▶ [Compito assegnato 1]
Rispondi a queste domande sull'articolo relativo alle malversazioni a Muralto:
(a) In che data Alleanza Democratica ha inoltrato il ricorso?
(b) A quanto ammontava la perdita inserita nei Consuntivi 2014?
(c) Qual era stato l'esito del voto finale in Consiglio comunale?
▶ [Compito assegnato 2]
Ricopia senza modifiche il passo dell'articolo sulle malversazioni a Muralto compreso tra "La discussione sul" e "ora diventa effettivo.", estremi inclusi.
▶ [Compito assegnato 3]
Prosegui l'articolo sulle malversazioni a Muralto a partire dalla sua ultima frase.

▶ [Testo selezionato]
La vicenda delle malversazioni commesse dall'ex dipendente comunale di Muralto è archiviata, almeno a livello contabile, come scrive il CdT. Il Consiglio di Stato ha infatti respinto il ricorso inoltrato lo scorso 22 dicembre da Alleanza Democratica (AD, che nel frattempo è sparita dalle istituzioni muraltesi) contro l'approvazione da parte del Consiglio comunale dei Consuntivi 2014, all'interno dei quali era stata inserita una perdita di 1,23 milioni di franchi come conseguenza diretta dell'agire dell'ex contabile.
La discussione sul documento, particolarmente tesa, era sfociata nell'abbandono della sala da parte dei membri di AD. Il voto finale era stato di 18 favorevoli e nessun contrario. Un voto che ora diventa effettivo.

▶ [Materiale fornito]
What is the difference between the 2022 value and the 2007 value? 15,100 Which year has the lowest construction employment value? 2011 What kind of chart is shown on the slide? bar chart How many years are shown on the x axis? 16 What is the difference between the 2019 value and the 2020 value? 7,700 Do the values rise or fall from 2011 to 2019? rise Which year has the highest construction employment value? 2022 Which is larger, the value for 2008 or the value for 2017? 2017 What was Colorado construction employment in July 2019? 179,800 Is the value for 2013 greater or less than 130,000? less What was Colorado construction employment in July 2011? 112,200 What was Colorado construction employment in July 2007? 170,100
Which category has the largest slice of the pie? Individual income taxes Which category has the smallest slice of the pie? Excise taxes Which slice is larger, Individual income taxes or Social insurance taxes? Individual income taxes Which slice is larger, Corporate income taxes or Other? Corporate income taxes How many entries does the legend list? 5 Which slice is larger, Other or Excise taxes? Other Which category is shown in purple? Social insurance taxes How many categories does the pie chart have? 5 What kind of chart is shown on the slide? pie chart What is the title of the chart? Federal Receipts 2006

▶ [Spazio per rispondere 1]
(a) Il 22 dicembre.
(b) 1,23 milioni di franchi.
(c) 18 voti favorevoli e nessun contrario.

▶ [Spazio per rispondere 2]
La discussione sul documento, particolarmente tesa, era sfociata nell'abbandono della sala da parte dei membri di AD. Il voto finale era stato di 18 favorevoli e nessun contrario. Un voto che ora diventa effettivo.

▶ [Spazio per rispondere 3]
Ma se si è conclusa la parte contabile della vicenda, resta tuttavia ancora aperta quella penale. Si attende la decisione del procuratore pubblico Andrea Gianini in merito a un eventuale atto d'accusa. L'ex contabile, si ricorderà, era finito sotto inchiesta nella primavera del 2014 per appropriazione indebita, amministrazione infedele, falsità in documenti, furto e, subordinatamente, truffa.